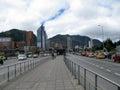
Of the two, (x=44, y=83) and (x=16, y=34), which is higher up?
(x=16, y=34)

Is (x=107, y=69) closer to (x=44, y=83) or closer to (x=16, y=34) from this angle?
(x=44, y=83)

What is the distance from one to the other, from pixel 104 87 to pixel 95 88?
1.37m

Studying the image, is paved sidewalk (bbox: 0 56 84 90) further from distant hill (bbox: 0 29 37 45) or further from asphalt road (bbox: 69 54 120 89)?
distant hill (bbox: 0 29 37 45)

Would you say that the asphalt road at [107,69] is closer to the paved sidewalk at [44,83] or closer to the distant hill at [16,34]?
the paved sidewalk at [44,83]

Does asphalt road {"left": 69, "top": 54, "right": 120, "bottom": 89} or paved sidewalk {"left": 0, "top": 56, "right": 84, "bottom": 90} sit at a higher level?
paved sidewalk {"left": 0, "top": 56, "right": 84, "bottom": 90}

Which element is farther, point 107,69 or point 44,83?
point 107,69

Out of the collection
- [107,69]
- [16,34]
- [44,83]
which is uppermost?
[16,34]

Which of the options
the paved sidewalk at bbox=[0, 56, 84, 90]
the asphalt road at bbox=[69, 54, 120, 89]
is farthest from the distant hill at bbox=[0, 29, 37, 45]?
the paved sidewalk at bbox=[0, 56, 84, 90]

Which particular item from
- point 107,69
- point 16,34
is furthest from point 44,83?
point 16,34

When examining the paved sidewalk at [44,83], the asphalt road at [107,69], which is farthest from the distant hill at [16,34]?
the paved sidewalk at [44,83]

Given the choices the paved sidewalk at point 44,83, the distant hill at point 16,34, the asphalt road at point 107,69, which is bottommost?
the asphalt road at point 107,69

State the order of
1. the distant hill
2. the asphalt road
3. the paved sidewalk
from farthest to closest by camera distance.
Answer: the distant hill, the asphalt road, the paved sidewalk

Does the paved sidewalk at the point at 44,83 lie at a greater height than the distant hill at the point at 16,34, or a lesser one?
lesser

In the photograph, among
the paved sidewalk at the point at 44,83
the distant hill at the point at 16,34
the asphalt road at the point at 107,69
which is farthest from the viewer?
the distant hill at the point at 16,34
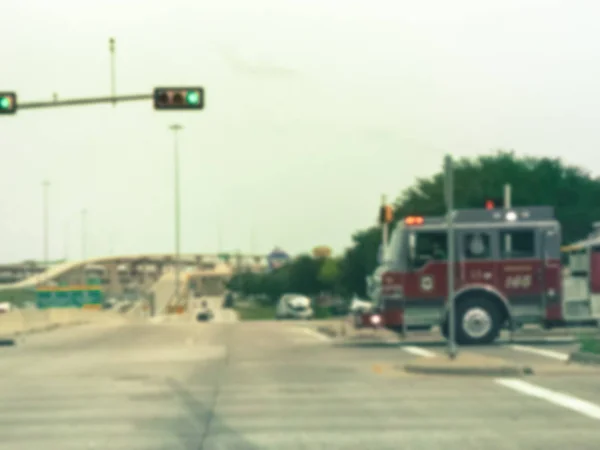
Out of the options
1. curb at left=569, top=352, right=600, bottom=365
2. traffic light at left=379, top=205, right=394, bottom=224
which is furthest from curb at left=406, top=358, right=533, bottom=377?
traffic light at left=379, top=205, right=394, bottom=224

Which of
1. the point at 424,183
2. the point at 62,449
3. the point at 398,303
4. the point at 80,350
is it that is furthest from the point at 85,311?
the point at 62,449

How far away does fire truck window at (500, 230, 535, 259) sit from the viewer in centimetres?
2673

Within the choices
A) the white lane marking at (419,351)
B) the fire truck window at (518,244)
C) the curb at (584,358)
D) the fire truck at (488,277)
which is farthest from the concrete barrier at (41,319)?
the curb at (584,358)

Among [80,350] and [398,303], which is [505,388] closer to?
[398,303]

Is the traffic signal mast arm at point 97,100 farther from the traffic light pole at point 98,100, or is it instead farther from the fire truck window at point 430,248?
the fire truck window at point 430,248

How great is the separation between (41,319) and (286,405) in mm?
37325

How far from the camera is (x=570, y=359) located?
2169 cm

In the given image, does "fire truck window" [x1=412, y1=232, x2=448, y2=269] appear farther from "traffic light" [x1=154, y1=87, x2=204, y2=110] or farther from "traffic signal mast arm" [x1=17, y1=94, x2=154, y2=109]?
"traffic signal mast arm" [x1=17, y1=94, x2=154, y2=109]

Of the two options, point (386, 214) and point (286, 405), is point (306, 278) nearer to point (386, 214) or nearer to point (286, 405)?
point (386, 214)

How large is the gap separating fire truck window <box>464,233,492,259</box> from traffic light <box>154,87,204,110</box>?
261 inches

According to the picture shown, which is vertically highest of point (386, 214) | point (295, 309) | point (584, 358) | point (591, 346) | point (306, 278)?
point (386, 214)

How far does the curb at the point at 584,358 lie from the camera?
20783mm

########

**Problem requirements**:
Give back exactly the lines from the line containing "Within the choices" to the end of the entries, and no other lines.

**Result of this task**:
Within the choices
A) the white lane marking at (419,351)
B) the fire truck window at (518,244)
C) the curb at (584,358)
D) the fire truck at (488,277)
which is farthest from the concrete barrier at (41,319)?
the curb at (584,358)

Among [80,350] and [398,303], which is [505,388] closer to?
[398,303]

Is the traffic signal mast arm at point 97,100 farther from the traffic light pole at point 98,100, or is it instead farther from the fire truck window at point 430,248?
the fire truck window at point 430,248

How great is the separation between (41,319) and (286,405) in mm?
37325

How far from the camera is (x=570, y=359) located?
2169 cm

In the given image, does "fire truck window" [x1=412, y1=232, x2=448, y2=269] appear farther from "traffic light" [x1=154, y1=87, x2=204, y2=110] or farther from "traffic signal mast arm" [x1=17, y1=94, x2=154, y2=109]?
"traffic signal mast arm" [x1=17, y1=94, x2=154, y2=109]

Of the two options, point (386, 214) and point (286, 405), is point (306, 278) nearer to point (386, 214) or nearer to point (286, 405)?
point (386, 214)

How large is the gap separating fire truck window <box>464,233,492,259</box> from traffic light <box>154,87,204,110</box>?
261 inches

According to the picture shown, which is vertically highest of point (386, 214) | point (295, 309) | point (584, 358) | point (591, 346) | point (306, 278)?
point (386, 214)

How far does the curb at the point at 584,358 lie from the camera?
20783mm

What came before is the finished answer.